Prime Minister John Key's recent claim that building the Kapiti Expressway will create "about one thousand jobs" means the project is a costly taxpayer subsidy of about $500,000 per job, say youth environmental NGO Generation Zero.
Mr Key made the job claim last week at a visit to the site of the proposed expressway, also posting it on his public Facebook page.
Last October, a leaked report by engineering consultants BECA prepared for the New Zealand Transport Agency found the Expressway had a benefit-cost ratio of just 0.2. The report was commissioned as part of the NZTA's legal case for resource consent, but was never submitted as evidence to the Board of Inquiry or released to the public.
Generation Zero spokesperson Louis Chambers says:
"If the benefit-cost ratio is 0.2, that means we are only seeing $127 million of value for the $635 million spent. Mr Key's best justification for wasting the remaining $508 million is that it will create 1,000 jobs, but at $508,000 per job, that's a hefty price for New Zealand to pay.

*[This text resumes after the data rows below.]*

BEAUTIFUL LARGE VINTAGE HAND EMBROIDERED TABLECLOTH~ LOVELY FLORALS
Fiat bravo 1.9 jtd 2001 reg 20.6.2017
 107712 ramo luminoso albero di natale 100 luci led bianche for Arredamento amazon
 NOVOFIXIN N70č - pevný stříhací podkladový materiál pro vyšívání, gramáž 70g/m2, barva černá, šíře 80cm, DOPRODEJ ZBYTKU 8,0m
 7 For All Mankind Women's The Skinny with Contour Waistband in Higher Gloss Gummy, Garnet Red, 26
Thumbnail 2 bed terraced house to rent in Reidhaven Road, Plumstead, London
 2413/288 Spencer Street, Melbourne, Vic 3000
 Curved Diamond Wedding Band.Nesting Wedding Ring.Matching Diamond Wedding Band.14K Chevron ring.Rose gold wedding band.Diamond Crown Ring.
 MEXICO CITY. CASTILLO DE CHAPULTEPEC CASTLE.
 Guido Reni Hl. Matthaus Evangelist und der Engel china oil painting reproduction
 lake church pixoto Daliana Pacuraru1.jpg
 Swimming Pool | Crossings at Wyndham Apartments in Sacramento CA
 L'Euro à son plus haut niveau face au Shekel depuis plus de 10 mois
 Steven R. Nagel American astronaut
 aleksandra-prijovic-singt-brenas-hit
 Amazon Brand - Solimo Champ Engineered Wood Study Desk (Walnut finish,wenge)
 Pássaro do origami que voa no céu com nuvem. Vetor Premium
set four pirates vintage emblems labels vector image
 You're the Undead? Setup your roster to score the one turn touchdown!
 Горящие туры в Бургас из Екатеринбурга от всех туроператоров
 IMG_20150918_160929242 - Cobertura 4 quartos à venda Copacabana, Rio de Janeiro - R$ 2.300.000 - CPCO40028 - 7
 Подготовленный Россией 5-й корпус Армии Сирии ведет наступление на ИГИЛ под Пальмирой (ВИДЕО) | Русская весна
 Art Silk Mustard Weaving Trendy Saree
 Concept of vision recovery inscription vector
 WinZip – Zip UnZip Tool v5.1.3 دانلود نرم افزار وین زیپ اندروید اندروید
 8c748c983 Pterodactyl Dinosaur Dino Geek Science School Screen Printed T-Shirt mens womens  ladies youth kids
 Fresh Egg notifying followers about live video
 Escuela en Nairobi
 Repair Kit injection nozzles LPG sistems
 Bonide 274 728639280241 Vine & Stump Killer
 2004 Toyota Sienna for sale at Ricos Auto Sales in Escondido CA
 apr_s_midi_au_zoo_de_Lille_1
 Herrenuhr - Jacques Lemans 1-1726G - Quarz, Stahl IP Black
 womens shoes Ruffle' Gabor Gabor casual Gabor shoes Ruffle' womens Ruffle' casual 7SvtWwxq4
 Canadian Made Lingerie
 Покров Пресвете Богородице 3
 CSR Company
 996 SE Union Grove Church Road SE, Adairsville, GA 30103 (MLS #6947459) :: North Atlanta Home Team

"If the Government is building the Expressway to create jobs - which to be honest is a better reason than some of the others they have given - then we can think of much more sensible ways to do that."
"Instead of creating temporary jobs to fund uneconomic motorways, the Government could increase its investment in decent public transport infrastructure."
Studies from the U.S. show that public transport creates more jobs per dollar invested than motorways. In one study of American stimulus spending, the authors found that investing in public transport created two times as many jobs as investing in highway infrastructure programs.
"The Government likes to say it doesn't pick winners with its economic policy, but that's exactly what they're doing with their road-building agenda. It's time the Government started investing in durable jobs in low carbon sectors, which will be the real winners for New Zealand in the long-term."
Generation Zero believe it's not too late for John Key to pull the plug on the Expressway and go with the original, more cost-effective solution of building the local Western Link Road and making improvements to the existing SH1. The group want the savings of $450 million to go towards projects like the Auckland City Railway, or light rail or rapid bus transit in Wellington in order for New Zealand to be able to work towards a low carbon future.